» TEXT BLOCK
****************

Wednesday, August 14, 2013
12 Uses: Castile Soap from a Mad Scientist-Housekeeper
Castile soap is extremely inexpensive. I bought a bottle on sale for 12 dollars and I can get away with 2-3 bottles a year. The soap is heavenly concentrated so there's really no point in worrying about the cost. Especially since it can be used as a dish soap, body wash, laundry detergent, all purpose cleaner, window cleaner, pesticide, etc.
I don't see the point of spending hundreds of dollars a year when there's really no reason to with one bottle that could last even the largest family quite a while.
Tip: Using a fragrance free version of the castile soap you can add the essential oil of your choice to create whatever you choose. I would probably prefer a lemon or cherry.
I recently read an article from a blogger describing her love/hate relationship with castile soap.

****************

» PROVIDED DATA
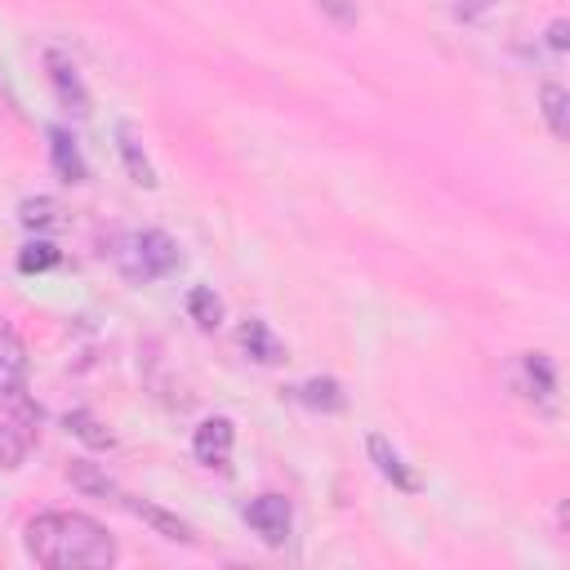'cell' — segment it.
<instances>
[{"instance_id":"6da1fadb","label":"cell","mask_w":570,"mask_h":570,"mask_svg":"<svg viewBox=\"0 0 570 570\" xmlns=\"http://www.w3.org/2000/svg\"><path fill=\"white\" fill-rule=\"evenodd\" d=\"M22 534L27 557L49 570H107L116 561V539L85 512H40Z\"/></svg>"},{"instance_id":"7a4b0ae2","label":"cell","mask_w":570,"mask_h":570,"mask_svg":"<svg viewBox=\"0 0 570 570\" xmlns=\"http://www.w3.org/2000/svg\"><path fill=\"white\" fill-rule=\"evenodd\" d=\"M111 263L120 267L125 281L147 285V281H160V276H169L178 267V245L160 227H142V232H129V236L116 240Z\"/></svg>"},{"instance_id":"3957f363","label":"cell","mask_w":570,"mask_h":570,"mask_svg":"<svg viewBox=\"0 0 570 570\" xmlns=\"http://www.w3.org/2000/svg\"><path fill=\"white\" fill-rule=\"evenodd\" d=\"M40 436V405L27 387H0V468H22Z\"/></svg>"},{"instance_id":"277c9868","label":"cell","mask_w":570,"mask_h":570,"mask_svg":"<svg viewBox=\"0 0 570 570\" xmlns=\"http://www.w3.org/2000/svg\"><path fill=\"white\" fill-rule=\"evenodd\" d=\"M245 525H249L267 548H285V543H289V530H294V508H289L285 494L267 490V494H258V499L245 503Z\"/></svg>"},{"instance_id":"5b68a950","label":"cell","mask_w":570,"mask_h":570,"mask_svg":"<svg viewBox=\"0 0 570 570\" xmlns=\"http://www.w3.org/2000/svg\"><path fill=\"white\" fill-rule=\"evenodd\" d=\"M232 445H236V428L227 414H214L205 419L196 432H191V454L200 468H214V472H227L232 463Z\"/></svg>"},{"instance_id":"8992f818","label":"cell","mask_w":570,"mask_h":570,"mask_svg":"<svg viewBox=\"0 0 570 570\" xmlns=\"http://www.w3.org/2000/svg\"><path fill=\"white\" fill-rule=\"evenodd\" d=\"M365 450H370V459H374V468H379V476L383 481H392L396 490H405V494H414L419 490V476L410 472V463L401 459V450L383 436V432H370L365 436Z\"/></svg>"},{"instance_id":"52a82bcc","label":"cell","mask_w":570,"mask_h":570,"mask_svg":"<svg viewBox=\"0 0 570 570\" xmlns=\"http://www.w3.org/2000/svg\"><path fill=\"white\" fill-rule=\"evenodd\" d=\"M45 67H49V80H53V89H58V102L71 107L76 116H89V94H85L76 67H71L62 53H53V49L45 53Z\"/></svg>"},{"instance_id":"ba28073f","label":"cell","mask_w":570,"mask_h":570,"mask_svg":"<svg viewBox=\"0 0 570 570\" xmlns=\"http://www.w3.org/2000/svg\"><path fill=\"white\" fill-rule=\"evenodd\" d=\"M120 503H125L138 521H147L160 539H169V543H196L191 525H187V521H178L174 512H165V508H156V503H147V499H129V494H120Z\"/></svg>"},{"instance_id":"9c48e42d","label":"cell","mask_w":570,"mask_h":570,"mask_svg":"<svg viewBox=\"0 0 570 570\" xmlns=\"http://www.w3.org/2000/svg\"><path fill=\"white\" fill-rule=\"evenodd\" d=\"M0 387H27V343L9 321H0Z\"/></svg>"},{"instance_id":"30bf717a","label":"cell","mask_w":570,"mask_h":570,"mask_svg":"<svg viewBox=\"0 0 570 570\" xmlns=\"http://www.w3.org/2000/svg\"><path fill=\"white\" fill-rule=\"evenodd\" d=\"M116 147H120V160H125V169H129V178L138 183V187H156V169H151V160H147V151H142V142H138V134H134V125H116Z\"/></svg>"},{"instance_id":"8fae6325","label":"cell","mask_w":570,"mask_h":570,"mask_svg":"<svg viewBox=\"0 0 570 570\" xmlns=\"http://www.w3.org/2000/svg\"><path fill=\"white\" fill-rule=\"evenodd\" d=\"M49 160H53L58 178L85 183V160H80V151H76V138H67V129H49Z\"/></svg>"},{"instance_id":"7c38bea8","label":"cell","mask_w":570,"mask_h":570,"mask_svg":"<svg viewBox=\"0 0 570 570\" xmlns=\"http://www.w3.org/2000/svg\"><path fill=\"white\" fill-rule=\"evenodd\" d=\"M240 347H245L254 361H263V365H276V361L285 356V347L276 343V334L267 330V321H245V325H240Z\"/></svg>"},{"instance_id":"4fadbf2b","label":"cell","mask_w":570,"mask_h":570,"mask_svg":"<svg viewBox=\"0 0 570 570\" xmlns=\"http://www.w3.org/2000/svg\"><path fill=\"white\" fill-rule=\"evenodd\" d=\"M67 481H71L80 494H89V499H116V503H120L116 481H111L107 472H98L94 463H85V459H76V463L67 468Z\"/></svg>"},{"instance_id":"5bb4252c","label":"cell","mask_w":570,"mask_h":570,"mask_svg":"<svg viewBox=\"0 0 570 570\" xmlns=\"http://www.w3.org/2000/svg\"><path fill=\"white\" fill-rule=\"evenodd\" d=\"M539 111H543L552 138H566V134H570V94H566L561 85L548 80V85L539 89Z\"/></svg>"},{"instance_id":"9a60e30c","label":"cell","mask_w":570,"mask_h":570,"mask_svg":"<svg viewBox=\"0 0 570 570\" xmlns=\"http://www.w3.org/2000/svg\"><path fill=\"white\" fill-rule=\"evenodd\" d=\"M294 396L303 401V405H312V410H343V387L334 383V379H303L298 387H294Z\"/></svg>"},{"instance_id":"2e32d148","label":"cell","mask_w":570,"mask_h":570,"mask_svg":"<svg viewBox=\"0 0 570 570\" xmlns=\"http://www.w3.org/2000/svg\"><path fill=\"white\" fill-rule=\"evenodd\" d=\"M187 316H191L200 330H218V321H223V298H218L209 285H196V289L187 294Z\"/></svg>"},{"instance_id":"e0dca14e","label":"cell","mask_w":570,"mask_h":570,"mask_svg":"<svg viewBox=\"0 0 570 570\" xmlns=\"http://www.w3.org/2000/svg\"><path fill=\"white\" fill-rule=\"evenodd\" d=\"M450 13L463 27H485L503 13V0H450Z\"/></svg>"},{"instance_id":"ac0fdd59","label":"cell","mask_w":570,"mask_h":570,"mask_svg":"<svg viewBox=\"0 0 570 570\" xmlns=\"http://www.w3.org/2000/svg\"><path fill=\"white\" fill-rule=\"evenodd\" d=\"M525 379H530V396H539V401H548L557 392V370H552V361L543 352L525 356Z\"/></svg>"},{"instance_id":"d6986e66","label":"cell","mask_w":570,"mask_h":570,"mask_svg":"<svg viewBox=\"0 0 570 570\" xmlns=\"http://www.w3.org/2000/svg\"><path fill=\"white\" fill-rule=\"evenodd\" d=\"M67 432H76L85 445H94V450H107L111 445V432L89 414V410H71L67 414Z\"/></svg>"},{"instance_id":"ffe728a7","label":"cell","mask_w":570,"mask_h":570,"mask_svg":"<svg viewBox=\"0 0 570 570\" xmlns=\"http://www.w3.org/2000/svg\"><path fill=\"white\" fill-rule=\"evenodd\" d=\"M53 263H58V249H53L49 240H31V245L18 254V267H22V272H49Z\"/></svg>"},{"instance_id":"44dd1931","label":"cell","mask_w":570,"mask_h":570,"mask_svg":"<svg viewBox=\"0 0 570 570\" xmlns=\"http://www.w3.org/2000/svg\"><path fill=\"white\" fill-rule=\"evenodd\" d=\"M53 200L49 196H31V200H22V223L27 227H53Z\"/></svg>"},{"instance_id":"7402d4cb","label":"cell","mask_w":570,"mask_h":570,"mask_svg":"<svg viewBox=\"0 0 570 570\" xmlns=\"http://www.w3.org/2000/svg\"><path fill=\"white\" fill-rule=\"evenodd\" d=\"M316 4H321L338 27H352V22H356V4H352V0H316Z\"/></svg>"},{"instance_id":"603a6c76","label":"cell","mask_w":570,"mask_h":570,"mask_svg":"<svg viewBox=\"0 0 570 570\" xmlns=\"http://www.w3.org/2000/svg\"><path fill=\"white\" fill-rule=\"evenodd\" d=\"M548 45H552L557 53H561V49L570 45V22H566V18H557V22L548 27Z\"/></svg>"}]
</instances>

****************

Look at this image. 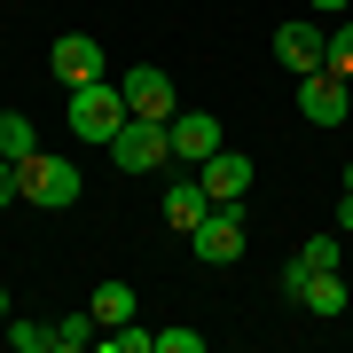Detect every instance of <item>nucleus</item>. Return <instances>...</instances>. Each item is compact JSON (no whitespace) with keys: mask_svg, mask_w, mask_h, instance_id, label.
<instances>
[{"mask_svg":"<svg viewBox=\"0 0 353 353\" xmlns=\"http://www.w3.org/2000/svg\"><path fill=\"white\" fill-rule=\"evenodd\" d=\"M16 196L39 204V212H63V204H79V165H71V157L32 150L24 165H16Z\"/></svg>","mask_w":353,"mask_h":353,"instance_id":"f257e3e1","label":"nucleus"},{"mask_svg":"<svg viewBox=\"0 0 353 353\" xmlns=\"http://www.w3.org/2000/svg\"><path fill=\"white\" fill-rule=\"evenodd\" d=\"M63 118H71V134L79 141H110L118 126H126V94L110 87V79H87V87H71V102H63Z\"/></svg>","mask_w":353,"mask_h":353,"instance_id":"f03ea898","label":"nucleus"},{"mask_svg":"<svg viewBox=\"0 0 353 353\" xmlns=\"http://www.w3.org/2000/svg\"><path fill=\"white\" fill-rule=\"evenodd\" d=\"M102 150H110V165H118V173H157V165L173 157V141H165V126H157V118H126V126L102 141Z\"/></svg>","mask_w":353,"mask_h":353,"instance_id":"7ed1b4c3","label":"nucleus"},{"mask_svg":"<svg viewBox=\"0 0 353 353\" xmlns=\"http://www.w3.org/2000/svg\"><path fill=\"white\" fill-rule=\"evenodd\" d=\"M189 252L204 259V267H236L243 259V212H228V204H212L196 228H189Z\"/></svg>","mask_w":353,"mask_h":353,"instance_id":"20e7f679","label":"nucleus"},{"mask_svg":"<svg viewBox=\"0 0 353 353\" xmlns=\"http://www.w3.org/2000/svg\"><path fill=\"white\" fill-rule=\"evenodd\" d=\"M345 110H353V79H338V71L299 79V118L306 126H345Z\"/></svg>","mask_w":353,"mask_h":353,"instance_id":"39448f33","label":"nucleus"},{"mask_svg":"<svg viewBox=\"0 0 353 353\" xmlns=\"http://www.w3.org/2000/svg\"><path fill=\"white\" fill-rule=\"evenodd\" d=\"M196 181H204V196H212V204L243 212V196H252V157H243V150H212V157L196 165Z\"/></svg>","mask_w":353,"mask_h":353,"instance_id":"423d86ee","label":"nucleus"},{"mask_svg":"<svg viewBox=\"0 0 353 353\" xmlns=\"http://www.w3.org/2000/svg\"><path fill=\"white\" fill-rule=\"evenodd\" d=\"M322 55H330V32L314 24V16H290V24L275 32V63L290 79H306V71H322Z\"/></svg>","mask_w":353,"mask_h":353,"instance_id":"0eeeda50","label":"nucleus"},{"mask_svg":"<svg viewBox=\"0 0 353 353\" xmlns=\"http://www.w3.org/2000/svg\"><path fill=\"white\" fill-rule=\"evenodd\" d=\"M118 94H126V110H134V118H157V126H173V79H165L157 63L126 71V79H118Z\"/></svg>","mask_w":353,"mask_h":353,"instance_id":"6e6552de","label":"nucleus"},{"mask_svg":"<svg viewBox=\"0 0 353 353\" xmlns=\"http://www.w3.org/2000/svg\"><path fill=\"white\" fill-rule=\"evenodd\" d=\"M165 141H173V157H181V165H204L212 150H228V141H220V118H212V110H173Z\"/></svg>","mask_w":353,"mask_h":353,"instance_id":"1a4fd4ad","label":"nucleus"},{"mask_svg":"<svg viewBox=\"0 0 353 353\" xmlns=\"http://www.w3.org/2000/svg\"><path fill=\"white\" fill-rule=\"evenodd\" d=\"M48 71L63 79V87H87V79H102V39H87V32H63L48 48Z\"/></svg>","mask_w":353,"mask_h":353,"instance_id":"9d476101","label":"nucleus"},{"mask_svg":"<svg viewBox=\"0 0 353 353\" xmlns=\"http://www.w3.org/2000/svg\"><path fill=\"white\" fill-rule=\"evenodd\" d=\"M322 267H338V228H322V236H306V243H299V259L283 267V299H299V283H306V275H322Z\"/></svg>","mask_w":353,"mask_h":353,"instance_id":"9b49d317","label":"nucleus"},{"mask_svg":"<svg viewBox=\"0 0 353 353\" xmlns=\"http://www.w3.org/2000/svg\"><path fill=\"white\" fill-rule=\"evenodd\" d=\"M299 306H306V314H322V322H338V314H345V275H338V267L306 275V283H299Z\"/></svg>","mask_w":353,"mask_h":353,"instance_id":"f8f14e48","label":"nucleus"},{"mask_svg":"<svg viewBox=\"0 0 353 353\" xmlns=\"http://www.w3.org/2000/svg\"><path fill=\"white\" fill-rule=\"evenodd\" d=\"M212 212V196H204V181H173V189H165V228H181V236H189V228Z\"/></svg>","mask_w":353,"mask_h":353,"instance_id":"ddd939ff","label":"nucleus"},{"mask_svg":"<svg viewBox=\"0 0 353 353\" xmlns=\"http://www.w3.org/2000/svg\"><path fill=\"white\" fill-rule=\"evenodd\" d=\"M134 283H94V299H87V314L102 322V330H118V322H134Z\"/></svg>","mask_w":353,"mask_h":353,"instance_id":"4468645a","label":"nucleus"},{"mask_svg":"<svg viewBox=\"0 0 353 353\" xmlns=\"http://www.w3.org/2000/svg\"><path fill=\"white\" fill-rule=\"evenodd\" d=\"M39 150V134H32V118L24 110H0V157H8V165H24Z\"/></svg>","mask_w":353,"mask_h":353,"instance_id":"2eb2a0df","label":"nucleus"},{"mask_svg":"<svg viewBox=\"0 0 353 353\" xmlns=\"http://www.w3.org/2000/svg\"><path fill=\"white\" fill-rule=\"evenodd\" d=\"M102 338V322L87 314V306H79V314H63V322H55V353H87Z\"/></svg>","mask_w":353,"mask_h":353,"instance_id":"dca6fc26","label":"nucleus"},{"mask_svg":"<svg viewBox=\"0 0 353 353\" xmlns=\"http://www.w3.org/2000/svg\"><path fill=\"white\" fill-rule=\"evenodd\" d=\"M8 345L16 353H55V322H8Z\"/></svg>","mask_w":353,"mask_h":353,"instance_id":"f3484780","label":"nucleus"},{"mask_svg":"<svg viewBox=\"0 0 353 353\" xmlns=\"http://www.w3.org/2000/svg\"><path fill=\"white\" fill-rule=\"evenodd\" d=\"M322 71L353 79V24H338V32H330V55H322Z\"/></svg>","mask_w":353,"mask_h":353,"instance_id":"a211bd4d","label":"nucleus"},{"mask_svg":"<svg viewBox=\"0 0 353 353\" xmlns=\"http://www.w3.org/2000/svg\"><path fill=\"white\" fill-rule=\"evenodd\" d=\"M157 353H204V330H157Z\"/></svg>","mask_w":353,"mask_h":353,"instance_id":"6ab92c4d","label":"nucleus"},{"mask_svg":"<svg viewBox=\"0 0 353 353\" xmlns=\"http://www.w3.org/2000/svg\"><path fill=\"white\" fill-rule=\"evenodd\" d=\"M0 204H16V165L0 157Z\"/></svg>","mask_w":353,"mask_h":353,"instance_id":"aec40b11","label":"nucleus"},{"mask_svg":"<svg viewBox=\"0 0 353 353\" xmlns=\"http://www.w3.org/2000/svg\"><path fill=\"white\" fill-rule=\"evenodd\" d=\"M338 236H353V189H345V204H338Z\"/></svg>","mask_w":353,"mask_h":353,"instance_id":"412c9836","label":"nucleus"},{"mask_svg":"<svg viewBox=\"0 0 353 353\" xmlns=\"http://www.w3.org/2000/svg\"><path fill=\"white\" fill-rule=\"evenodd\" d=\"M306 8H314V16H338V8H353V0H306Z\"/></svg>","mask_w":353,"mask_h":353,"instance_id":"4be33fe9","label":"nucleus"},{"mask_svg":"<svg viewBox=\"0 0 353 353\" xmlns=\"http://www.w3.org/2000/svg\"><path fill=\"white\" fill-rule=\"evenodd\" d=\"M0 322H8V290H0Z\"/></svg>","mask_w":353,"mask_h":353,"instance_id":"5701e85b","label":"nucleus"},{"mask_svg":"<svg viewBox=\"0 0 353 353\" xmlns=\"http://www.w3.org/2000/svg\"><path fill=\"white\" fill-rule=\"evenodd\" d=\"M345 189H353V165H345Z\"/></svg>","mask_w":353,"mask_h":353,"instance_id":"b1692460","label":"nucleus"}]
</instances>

****************

» AIM OF THE TASK
Copy out the entire castile soap post word for word. The material has nothing to do with this.

» ANSWER BELOW
Wednesday, August 14, 2013
12 Uses: Castile Soap from a Mad Scientist-Housekeeper
Castile soap is extremely inexpensive. I bought a bottle on sale for 12 dollars and I can get away with 2-3 bottles a year. The soap is heavenly concentrated so there's really no point in worrying about the cost. Especially since it can be used as a dish soap, body wash, laundry detergent, all purpose cleaner, window cleaner, pesticide, etc.
I don't see the point of spending hundreds of dollars a year when there's really no reason to with one bottle that could last even the largest family quite a while.
Tip: Using a fragrance free version of the castile soap you can add the essential oil of your choice to create whatever you choose. I would probably prefer a lemon or cherry.
I recently read an article from a blogger describing her love/hate relationship with castile soap.